◆ Trecho selecionado
Projeto do Legislativo prevê criação de política para atenção ao TDAH em Marechal Rondon
A Câmara de Vereadores de Marechal Cândido Rondon iniciou nesta semana a tramitação do Projeto de Lei 14/2026, do Poder Legislativo, que propõe a criação da Política Municipal de Atenção às Pessoas com Transtorno do Déficit de Atenção com Hiperatividade (TDAH).
A iniciativa é de autoria do vereador Fábio Fockink (Policial Fábio).
O projeto estabelece diretrizes para que o município organize ações voltadas à identificação precoce, acompanhamento contínuo e inclusão social e educacional de pessoas diagnosticadas ou com indícios do transtorno.
A proposta prevê ainda a integração entre os setores de saúde, educação e assistência social, além de campanhas de conscientização e capacitação de profissionais da rede pública.

◆ Material fornecido
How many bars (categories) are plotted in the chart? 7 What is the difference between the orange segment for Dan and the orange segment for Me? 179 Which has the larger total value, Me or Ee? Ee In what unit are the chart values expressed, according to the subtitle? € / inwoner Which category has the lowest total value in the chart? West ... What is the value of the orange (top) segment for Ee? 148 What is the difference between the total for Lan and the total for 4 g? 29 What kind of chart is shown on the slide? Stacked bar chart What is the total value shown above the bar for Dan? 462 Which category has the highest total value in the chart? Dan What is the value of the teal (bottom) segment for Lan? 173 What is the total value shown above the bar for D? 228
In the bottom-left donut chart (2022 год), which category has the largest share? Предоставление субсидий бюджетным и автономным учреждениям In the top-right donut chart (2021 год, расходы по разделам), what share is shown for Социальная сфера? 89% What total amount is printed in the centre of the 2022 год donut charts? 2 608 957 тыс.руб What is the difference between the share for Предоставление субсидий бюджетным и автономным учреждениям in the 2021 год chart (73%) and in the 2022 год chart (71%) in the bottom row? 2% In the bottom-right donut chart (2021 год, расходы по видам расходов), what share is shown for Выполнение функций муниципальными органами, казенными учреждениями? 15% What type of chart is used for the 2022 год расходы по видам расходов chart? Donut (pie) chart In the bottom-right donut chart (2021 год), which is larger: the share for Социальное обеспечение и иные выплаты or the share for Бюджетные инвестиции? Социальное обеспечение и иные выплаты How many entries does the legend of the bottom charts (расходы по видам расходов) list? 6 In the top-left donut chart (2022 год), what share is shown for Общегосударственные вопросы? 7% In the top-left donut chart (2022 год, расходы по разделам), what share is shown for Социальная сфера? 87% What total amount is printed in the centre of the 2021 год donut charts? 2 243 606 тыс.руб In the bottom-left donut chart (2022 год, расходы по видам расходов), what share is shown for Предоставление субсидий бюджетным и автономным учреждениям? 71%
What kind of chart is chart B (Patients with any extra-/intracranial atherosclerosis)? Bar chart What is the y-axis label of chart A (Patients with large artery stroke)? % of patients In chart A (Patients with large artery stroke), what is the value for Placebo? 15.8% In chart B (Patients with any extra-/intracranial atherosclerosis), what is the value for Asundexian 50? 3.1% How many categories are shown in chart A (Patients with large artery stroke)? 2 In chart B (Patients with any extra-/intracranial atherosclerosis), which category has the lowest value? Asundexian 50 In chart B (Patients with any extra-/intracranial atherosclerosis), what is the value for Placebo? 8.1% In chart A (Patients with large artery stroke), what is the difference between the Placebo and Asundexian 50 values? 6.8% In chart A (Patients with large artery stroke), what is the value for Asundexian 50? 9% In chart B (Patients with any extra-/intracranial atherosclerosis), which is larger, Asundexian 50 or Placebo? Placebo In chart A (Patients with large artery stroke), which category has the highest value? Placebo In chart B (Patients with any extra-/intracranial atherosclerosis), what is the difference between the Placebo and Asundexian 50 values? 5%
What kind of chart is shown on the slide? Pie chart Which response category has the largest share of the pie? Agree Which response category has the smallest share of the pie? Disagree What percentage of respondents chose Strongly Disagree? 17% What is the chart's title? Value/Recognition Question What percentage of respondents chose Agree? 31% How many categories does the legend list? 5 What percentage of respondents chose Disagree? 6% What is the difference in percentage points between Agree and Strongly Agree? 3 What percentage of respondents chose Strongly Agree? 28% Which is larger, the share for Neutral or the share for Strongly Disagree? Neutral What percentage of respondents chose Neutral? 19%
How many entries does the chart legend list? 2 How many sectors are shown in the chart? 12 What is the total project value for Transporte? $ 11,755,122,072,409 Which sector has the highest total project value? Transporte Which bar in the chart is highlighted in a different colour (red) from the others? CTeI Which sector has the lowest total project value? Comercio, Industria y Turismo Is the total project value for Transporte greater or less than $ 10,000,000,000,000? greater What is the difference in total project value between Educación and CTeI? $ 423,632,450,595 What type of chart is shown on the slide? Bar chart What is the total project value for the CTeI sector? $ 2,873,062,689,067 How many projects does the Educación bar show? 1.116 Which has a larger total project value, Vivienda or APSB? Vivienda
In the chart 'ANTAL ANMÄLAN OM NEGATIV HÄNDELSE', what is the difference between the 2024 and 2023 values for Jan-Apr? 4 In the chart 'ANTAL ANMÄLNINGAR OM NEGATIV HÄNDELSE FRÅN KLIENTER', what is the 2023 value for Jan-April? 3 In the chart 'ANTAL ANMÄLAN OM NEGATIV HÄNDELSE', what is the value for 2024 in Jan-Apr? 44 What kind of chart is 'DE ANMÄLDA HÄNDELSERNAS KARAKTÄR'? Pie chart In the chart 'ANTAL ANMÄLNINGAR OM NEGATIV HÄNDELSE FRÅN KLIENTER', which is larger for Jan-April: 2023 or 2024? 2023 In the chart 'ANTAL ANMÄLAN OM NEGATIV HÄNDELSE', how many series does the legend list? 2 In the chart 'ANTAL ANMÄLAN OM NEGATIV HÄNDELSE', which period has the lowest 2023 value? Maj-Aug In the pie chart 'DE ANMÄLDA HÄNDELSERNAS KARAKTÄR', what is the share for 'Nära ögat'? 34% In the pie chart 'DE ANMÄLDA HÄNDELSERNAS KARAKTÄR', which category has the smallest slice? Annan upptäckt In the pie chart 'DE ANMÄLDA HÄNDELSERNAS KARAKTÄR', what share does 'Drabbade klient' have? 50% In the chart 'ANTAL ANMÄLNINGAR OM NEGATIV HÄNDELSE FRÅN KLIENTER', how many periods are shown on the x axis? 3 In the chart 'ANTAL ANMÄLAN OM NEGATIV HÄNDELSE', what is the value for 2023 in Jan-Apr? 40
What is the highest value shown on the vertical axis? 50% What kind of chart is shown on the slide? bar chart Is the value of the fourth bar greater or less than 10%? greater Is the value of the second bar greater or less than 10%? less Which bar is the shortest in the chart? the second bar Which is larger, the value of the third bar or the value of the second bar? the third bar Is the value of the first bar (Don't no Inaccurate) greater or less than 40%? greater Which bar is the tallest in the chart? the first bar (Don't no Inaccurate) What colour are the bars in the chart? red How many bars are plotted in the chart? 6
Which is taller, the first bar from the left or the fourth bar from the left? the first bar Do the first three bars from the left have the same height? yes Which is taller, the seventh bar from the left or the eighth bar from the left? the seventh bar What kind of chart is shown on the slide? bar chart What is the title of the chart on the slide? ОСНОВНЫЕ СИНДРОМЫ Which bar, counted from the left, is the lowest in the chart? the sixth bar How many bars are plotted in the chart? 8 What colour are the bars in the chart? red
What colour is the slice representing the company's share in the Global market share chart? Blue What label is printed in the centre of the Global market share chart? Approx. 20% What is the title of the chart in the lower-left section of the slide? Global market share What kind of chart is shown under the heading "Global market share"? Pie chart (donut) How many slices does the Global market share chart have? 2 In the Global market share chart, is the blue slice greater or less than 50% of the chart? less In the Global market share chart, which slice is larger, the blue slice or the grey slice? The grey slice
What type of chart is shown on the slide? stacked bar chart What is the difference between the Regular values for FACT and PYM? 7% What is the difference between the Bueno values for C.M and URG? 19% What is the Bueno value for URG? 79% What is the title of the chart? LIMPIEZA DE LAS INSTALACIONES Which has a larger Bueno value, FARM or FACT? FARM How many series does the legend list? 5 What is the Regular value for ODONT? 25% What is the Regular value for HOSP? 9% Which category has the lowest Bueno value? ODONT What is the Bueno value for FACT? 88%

◆ O que fazer
1. Transcreva da notícia sobre o TDAH o trecho que começa em "Projeto do Legislativo" e vai até "Fockink (Policial Fábio).", incluindo essas palavras.
2. Dê continuidade à notícia sobre o TDAH a partir do ponto em que ela termina.
Os itens não têm nenhuma relação com a notícia sobre o TDAH.

◆ Suas respostas
1.
Projeto do Legislativo prevê criação de política para atenção ao TDAH em Marechal Rondon
A Câmara de Vereadores de Marechal Cândido Rondon iniciou nesta semana a tramitação do Projeto de Lei 14/2026, do Poder Legislativo, que propõe a criação da Política Municipal de Atenção às Pessoas com Transtorno do Déficit de Atenção com Hiperatividade (TDAH).
A iniciativa é de autoria do vereador Fábio Fockink (Policial Fábio).

2.
Na exposição de motivos, o vereador autor destaca que o TDAH é um dos transtornos do neurodesenvolvimento mais comuns na infância, podendo persistir na vida adulta e impactar significativamente a vida escolar, social e profissional.
Segundo o Policial Fabio, a ausência de uma política estruturada resulta em atendimento fragmentado e sobrecarga dos serviços públicos. A proposta não cria despesas imediatas, mas abre caminho para que o Poder Executivo organize ações de forma planejada e gradual, conforme disponibilidade orçamentária.
“A instituição de uma Política Municipal de Atenção ao TDAH representa um avanço importante na garantia de direitos, na promoção da inclusão e na melhoria da qualidade de vida das pessoas afetadas e de suas famílias”, afirma o parlamentar na justificativa.
Dados do Ministério da Saúde e de organismos internacionais estimam que o transtorno afete entre 5% e 7% das crianças em idade escolar, sendo uma das principais causas de dificuldades de aprendizagem, evasão escolar e comprometimento no desenvolvimento educacional.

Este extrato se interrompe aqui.